TASK:
Render every line of the rows below as a Markdown table with the columns No. and Line. Number the non-blank lines in order and omit the blank ones.

Records from a spatial question set:
==========
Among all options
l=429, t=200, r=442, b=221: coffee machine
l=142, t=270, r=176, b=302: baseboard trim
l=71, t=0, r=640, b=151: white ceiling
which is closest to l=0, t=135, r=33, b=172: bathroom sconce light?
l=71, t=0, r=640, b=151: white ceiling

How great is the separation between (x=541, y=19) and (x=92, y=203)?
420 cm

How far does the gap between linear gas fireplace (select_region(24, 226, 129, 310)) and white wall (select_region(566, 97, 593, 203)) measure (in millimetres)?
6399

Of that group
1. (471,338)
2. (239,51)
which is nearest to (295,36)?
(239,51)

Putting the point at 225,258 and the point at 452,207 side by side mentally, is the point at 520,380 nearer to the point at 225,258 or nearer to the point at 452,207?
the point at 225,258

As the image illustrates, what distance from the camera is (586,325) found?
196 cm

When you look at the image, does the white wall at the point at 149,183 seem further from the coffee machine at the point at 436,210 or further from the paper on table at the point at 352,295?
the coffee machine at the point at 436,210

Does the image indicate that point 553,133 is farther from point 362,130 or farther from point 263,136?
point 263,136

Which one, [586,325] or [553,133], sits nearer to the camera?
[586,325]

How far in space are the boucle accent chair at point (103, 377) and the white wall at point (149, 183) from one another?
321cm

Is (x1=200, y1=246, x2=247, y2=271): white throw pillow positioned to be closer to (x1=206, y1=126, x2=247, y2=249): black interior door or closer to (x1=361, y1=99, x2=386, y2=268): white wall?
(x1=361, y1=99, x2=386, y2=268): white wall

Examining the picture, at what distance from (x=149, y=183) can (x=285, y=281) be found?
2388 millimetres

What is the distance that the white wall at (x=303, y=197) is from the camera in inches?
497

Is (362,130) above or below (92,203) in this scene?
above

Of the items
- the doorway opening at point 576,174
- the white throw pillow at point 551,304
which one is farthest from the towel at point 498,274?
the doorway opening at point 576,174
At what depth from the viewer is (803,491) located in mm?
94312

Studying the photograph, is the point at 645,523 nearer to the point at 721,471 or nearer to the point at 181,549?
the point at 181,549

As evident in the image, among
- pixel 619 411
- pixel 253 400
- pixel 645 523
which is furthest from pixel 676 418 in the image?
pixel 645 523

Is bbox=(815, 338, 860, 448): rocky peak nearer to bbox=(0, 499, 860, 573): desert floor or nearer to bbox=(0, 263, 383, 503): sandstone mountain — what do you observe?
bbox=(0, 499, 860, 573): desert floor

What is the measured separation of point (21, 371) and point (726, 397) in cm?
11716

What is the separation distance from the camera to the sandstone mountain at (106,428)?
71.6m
==========
CORRECT RESPONSE:
| No. | Line |
|---|---|
| 1 | Among all options |
| 2 | l=429, t=200, r=442, b=221: coffee machine |
| 3 | l=142, t=270, r=176, b=302: baseboard trim |
| 4 | l=71, t=0, r=640, b=151: white ceiling |
| 5 | which is closest to l=0, t=135, r=33, b=172: bathroom sconce light? |
| 6 | l=71, t=0, r=640, b=151: white ceiling |
| 7 | How great is the separation between (x=541, y=19) and (x=92, y=203)? |
| 8 | 420 cm |
| 9 | How far does the gap between linear gas fireplace (select_region(24, 226, 129, 310)) and white wall (select_region(566, 97, 593, 203)) measure (in millimetres)? |
| 10 | 6399 |
| 11 | Of that group |
| 12 | 1. (471,338) |
| 13 | 2. (239,51) |
| 14 | which is nearest to (295,36)? |
| 15 | (239,51) |
| 16 | Putting the point at 225,258 and the point at 452,207 side by side mentally, is the point at 520,380 nearer to the point at 225,258 or nearer to the point at 452,207? |
| 17 | the point at 225,258 |
| 18 | As the image illustrates, what distance from the camera is (586,325) found? |
| 19 | 196 cm |
| 20 | When you look at the image, does the white wall at the point at 149,183 seem further from the coffee machine at the point at 436,210 or further from the paper on table at the point at 352,295? |
| 21 | the coffee machine at the point at 436,210 |
| 22 | Does the image indicate that point 553,133 is farther from point 362,130 or farther from point 263,136? |
| 23 | point 263,136 |
| 24 | Which one, [586,325] or [553,133], sits nearer to the camera? |
| 25 | [586,325] |
| 26 | How far in space are the boucle accent chair at point (103, 377) and the white wall at point (149, 183) from one another? |
| 27 | 321cm |
| 28 | Is (x1=200, y1=246, x2=247, y2=271): white throw pillow positioned to be closer to (x1=206, y1=126, x2=247, y2=249): black interior door or closer to (x1=361, y1=99, x2=386, y2=268): white wall? |
| 29 | (x1=361, y1=99, x2=386, y2=268): white wall |
| 30 | Examining the picture, at what distance from (x=149, y=183) can (x=285, y=281) be found? |
| 31 | 2388 millimetres |
| 32 | What is the distance that the white wall at (x=303, y=197) is from the camera in inches? |
| 33 | 497 |
| 34 | Is (362,130) above or below (92,203) in this scene? |
| 35 | above |
| 36 | Of the items |
| 37 | - the doorway opening at point 576,174 |
| 38 | - the white throw pillow at point 551,304 |
| 39 | which one is farthest from the towel at point 498,274? |
| 40 | the doorway opening at point 576,174 |
| 41 | At what depth from the viewer is (803,491) located in mm? |
| 42 | 94312 |
| 43 | Studying the photograph, is the point at 645,523 nearer to the point at 721,471 or nearer to the point at 181,549? |
| 44 | the point at 181,549 |
| 45 | As evident in the image, among |
| 46 | - pixel 619 411 |
| 47 | - pixel 253 400 |
| 48 | - pixel 645 523 |
| 49 | which is furthest from pixel 676 418 in the image? |
| 50 | pixel 645 523 |
| 51 | Is bbox=(815, 338, 860, 448): rocky peak nearer to bbox=(0, 499, 860, 573): desert floor or nearer to bbox=(0, 263, 383, 503): sandstone mountain — what do you observe? |
| 52 | bbox=(0, 499, 860, 573): desert floor |
| 53 | What is the measured separation of point (21, 371) and point (726, 397) in cm? |
| 54 | 11716 |
| 55 | What is the separation distance from the camera to the sandstone mountain at (106,428)? |
| 56 | 71.6m |